Recently Google have released an evolutionary search strategy for scaling inference time compute in Large Language Model called Mind Evolution, uses a language model to generate, recombine and refine candidate responses. The proposed approach avoids the need to formalize the underlying inference problem whenever a solution evaluator is available.
Mind Evolution is a genetic search strategy that evolves a diverse population of candidate solutions, leveraging an LLM to generate, recombine and refine solution candidates based on feedback from an evaluator. The overall process is analogous to combining divergent thinking (free-flowing parallel idea exploration) with convergent thinking (idea evaluation and selection), considered as hallmarks of intelligent problem solving behavior.
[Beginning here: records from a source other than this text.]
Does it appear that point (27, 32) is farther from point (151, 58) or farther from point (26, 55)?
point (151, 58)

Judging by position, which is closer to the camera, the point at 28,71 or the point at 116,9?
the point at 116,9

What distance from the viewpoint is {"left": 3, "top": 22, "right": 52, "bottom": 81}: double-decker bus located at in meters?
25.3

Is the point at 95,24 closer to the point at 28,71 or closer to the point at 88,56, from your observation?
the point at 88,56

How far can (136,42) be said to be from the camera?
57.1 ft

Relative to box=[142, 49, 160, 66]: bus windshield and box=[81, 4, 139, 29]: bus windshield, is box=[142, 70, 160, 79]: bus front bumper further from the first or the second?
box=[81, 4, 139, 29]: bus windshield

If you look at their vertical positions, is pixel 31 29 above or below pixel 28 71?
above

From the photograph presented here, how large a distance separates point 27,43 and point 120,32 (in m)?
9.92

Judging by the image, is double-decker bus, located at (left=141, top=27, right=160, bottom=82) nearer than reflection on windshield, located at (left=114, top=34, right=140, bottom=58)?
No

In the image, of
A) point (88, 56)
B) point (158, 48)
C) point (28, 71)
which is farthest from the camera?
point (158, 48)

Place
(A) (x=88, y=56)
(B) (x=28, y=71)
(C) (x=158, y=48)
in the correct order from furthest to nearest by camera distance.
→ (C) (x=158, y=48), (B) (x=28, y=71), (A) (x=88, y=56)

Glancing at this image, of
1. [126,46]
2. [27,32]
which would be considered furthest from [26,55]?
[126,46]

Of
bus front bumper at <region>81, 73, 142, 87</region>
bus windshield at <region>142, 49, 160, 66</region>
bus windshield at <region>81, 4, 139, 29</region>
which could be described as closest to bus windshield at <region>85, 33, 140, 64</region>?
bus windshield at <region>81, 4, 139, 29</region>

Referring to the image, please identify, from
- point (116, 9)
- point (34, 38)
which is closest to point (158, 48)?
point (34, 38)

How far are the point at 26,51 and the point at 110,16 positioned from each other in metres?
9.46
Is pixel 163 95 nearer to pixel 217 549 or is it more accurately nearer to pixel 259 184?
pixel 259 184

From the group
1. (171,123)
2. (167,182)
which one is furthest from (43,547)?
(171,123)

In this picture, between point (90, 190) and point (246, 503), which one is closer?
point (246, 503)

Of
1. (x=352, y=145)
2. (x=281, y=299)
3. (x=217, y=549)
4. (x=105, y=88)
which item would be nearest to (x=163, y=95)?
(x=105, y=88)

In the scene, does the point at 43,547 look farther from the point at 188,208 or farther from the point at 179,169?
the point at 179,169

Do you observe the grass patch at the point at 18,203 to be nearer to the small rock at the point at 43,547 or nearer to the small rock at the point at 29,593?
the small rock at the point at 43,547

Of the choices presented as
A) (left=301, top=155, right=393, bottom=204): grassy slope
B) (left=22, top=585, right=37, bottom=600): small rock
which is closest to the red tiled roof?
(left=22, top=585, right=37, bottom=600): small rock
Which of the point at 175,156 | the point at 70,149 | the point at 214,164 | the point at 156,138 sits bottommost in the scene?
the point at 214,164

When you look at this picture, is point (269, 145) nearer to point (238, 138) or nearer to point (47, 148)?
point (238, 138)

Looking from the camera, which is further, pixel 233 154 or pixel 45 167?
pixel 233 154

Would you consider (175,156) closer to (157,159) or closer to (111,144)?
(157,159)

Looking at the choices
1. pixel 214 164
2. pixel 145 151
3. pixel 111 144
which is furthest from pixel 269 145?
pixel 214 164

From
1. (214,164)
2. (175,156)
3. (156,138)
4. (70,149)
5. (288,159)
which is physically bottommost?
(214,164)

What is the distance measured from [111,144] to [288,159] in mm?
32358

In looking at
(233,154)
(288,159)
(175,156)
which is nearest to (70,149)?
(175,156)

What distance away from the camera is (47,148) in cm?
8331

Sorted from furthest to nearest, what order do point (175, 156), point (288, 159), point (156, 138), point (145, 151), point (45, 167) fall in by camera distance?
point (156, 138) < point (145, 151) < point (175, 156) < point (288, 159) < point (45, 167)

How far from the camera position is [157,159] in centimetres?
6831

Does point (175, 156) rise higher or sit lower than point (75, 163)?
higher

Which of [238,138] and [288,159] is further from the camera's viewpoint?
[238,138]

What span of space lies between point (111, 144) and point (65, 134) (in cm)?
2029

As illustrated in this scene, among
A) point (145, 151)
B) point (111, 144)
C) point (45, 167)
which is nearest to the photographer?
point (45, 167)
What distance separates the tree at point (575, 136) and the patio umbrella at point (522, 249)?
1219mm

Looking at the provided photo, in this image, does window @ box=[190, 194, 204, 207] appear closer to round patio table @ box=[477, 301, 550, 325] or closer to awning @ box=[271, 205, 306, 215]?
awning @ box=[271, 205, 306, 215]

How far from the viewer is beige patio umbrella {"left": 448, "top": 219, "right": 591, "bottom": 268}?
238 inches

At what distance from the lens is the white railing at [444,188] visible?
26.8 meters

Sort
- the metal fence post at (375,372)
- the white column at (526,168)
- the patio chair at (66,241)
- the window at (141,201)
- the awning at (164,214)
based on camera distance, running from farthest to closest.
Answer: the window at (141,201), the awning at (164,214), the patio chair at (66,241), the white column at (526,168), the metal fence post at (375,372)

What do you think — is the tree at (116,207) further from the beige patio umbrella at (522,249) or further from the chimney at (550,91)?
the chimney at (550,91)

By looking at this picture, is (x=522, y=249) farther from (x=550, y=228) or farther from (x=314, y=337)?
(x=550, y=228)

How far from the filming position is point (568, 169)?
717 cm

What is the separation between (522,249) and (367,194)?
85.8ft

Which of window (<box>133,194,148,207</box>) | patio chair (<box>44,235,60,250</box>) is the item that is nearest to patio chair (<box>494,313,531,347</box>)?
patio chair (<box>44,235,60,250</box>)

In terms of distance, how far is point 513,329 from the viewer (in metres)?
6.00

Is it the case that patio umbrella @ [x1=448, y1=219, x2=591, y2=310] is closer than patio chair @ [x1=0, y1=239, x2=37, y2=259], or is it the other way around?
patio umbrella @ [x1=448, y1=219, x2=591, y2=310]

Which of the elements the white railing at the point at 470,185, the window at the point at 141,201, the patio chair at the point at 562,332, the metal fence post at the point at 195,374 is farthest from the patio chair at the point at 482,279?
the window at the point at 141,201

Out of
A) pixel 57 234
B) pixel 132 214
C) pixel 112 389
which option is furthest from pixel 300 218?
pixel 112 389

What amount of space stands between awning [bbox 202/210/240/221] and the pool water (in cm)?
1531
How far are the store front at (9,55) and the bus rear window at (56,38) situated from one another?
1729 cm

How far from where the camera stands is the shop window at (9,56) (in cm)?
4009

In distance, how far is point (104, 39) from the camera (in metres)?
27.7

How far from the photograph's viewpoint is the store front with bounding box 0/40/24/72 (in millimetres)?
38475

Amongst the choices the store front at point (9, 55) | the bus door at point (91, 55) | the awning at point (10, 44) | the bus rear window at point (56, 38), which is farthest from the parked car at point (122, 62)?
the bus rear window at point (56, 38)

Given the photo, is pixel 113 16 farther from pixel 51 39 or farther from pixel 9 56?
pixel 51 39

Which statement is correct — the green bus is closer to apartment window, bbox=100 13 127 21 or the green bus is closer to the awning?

The core components of Mind Evolution involved: (1). the specific choices for the selection and migration operations; (2). the set of prompts that implement the initialization, recombination (crossover and mutation), and island reset operations with an LLM; (3). the fitness function that evaluates the quality of a given solution and optionally provides feedback on issues detected. The overall evolution process is repeated until a valid solution is found, or until 𝑁gens generations have been completed, after which the best scoring candidate is returned.
For instance let consider an example problem from the Trip Planning task in Natural Plan, with the predicted plans from Mind Evolution and the baselines. 1-Pass and Best-of-N both make mistakes on the number of days to stay, but satisfy the requirements of being in Madrid and Santorini on specific days. The Sequential-Revision+ plan omits the annual show in Madrid and plans a non-existent flight, but is correct in the number of days. In contrast, the Mind Evolution plan satisfies all specified requirements
Controlling for inference cost, It was found that Mind Evolution significantly outperforms other inference strategies such as Best-of-N and Sequential Revision in natural language planning tasks.